Osteoblasts are mononucleate bone-forming cells. They are located on the surface of osteon seams and make a protein mixture known as osteoid, which mineralizes to become bone. The osteoid seam is a narrow region of a newly formed organic matrix, not yet mineralized, located on the surface of a bone. Osteoid is primarily composed of Type I collagen. Osteoblasts also manufacture hormones, such as prostaglandins, to act on the bone itself. The osteoblast creates and repairs new bone by actually building around itself. First, the osteoblast puts up collagen fibers. These collagen fibers are used as a framework for the osteoblasts' work. The osteoblast then deposits calcium phosphate which is hardened by hydroxide and bicarbonate ions. The brand-new bone created by the osteoblast is called osteoid. Once the osteoblast is finished working it is actually trapped inside the bone once it hardens. When the osteoblast becomes trapped, it becomes known as an osteocyte. Other osteoblasts remain on the top of the new bone and are used to protect the underlying bone, these become known as bone lining cells.

=== Osteocyte ===
Osteocytes are cells of mesenchymal origin and originate from osteoblasts that have migrated into and become trapped and surrounded by a bone matrix that they themselves produced. The spaces the cell body of osteocytes occupy within the mineralized collagen type I matrix are known as lacunae, while the osteocyte cell processes occupy channels called canaliculi. The many processes of osteocytes reach out to meet osteoblasts, osteoclasts, bone lining cells, and other osteocytes probably for the purposes of communication. Osteocytes remain in contact with other osteocytes in the bone through gap junctions—coupled cell processes which pass through the canalicular channels.

=== Osteoclast ===
Osteoclasts are very large multinucleate cells that are responsible for the breakdown of bones by the process of bone resorption. New bone is then formed by the osteoblasts. Bone is constantly remodeled by the resorption of osteoclasts and created by osteoblasts.
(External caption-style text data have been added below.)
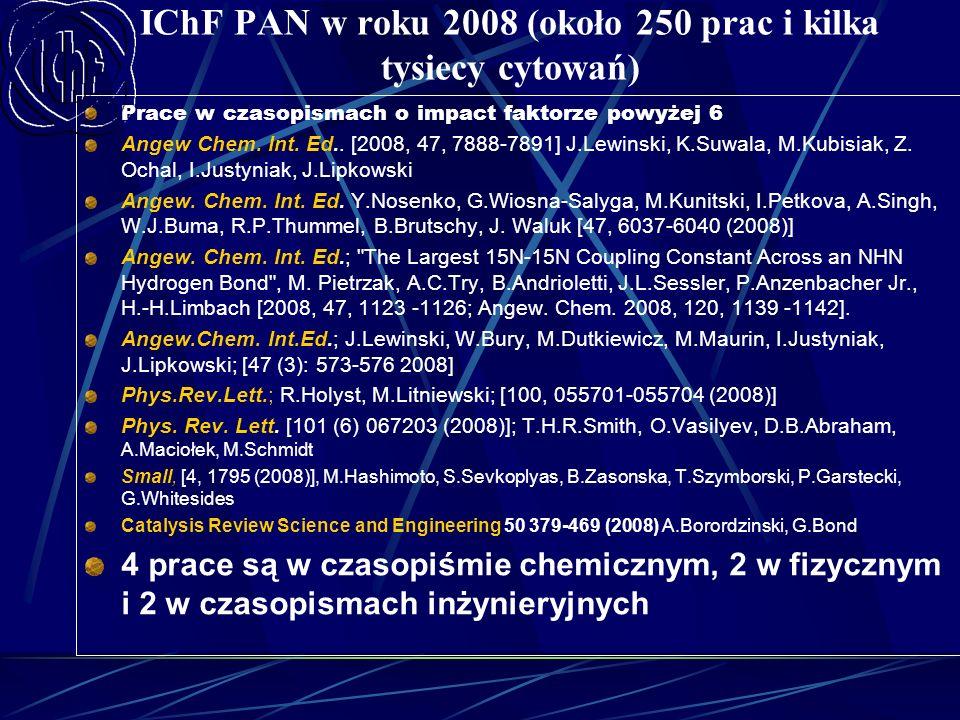 IChF PAN w roku 2008 (około 250 prac i kilka tysiecy cytowań)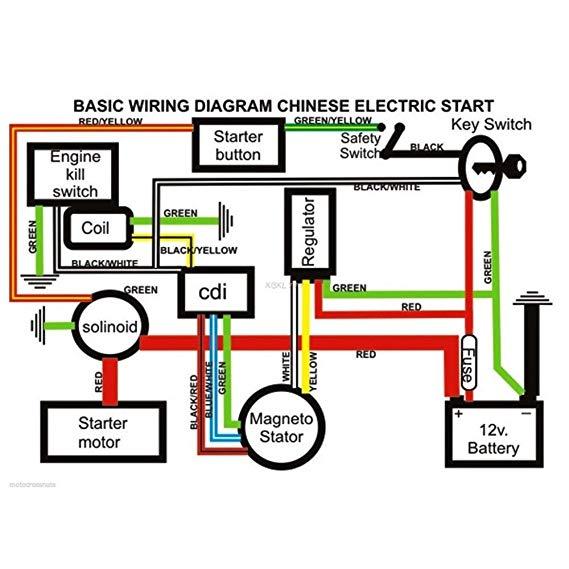 110 atv cdi wiring diagram zl 3064  sunl 110 atv wiring diagram schematic wiring  sunl 110 atv wiring diagram schematic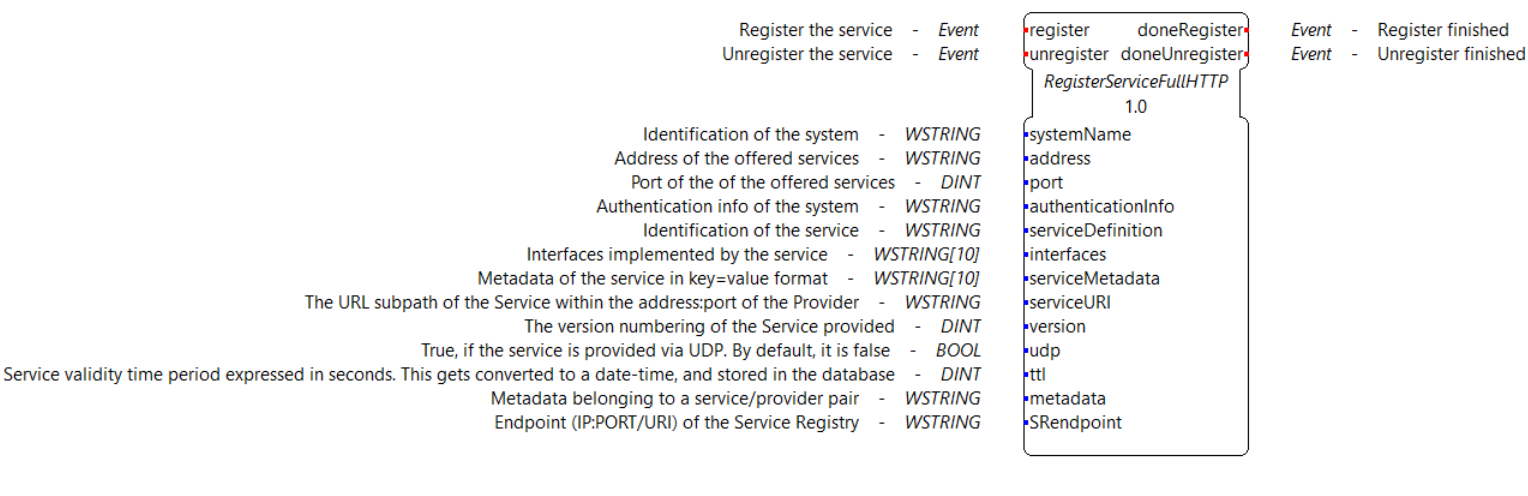 Sub-application for registering a service using HTTP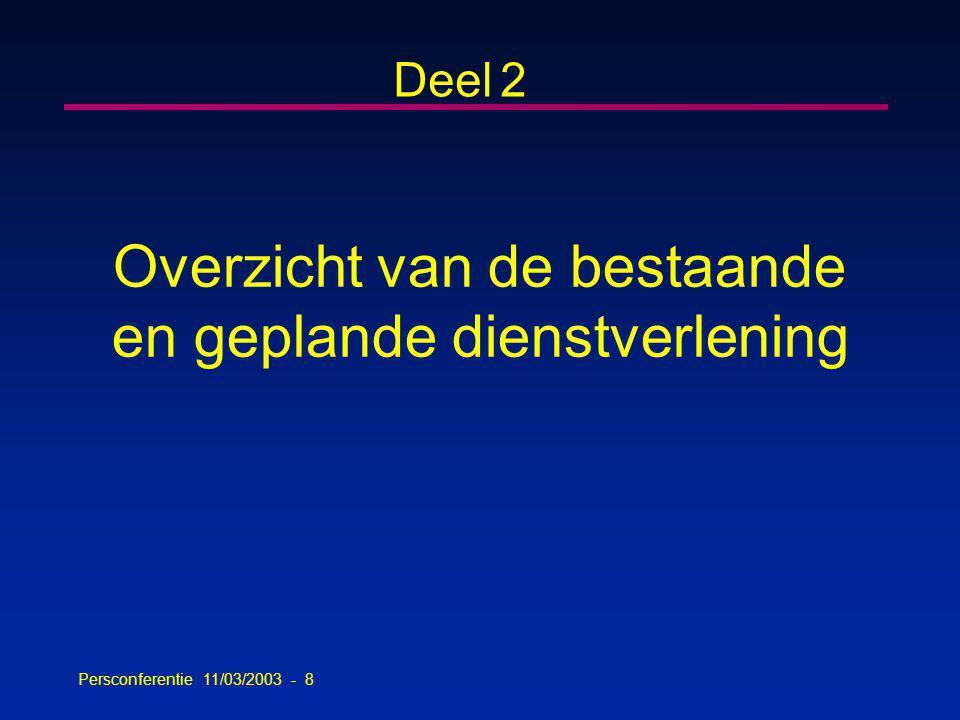Persconferentie 11/03/2003 - 39 Administratieve vereenvoudiging Met dimona Personeels- bestand Inspectie Arbeidscontract RSZ Onlineconsultatie KSZ
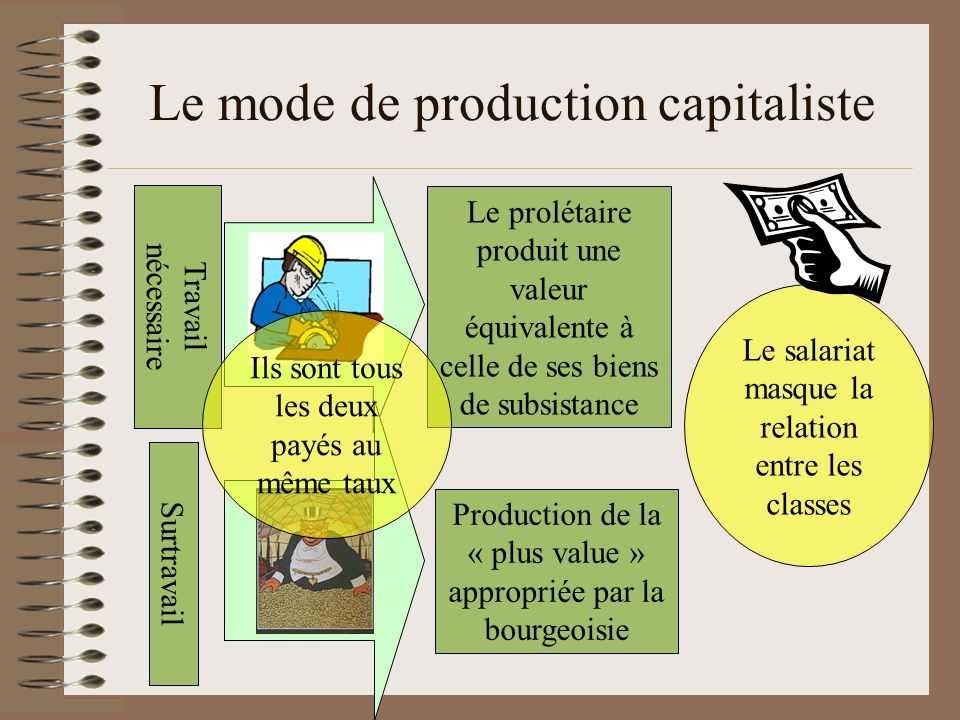 Le mode de production capitaliste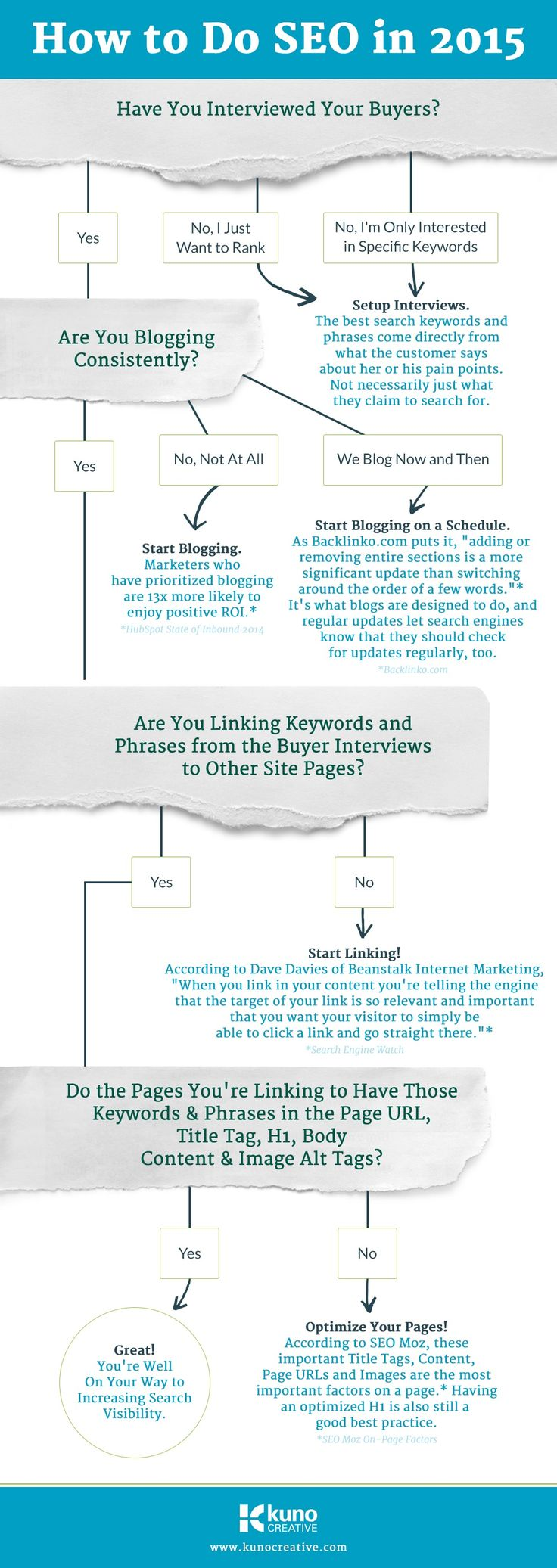 #Howto do #SEO in 2015 [#infographic]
Osteoclasts are large cells with multiple nuclei located on bone surfaces in what are called Howship's lacunae (or resorption pits). These lacunae are the result of surrounding bone tissue that has been reabsorbed. Because the osteoclasts are derived from a monocyte stem-cell lineage, they are equipped with phagocytic-like mechanisms similar to circulating macrophages. Osteoclasts mature and/or migrate to discrete bone surfaces. Upon arrival, active enzymes, such as tartrate-resistant acid phosphatase, are secreted against the mineral substrate. The reabsorption of bone by osteoclasts also plays a role in calcium homeostasis.

===Composition===

Bones consist of living cells (osteoblasts and osteocytes) embedded in a mineralized organic matrix. The primary inorganic component of human bone is hydroxyapatite, the dominant bone mineral, having the nominal composition of Ca_{10}(PO_{4})_{6}(OH)_{2}. The organic components of this matrix consist mainly of type I collagen—"organic" referring to materials produced as a result of the human body—and inorganic components, which alongside the dominant hydroxyapatite phase, include other compounds of calcium and phosphate including salts. Approximately 30% of the acellular component of bone consists of organic matter, while roughly 70% by mass is attributed to the inorganic phase. The collagen fibers give bone its tensile strength, and the interspersed crystals of hydroxyapatite give bone its compressive strength. These effects are synergistic. The exact composition of the matrix may be subject to change over time due to nutrition and biomineralization, with the ratio of calcium to phosphate varying between 1.3 and 2.0 (per weight), and trace minerals such as magnesium, sodium, potassium and carbonate also be found.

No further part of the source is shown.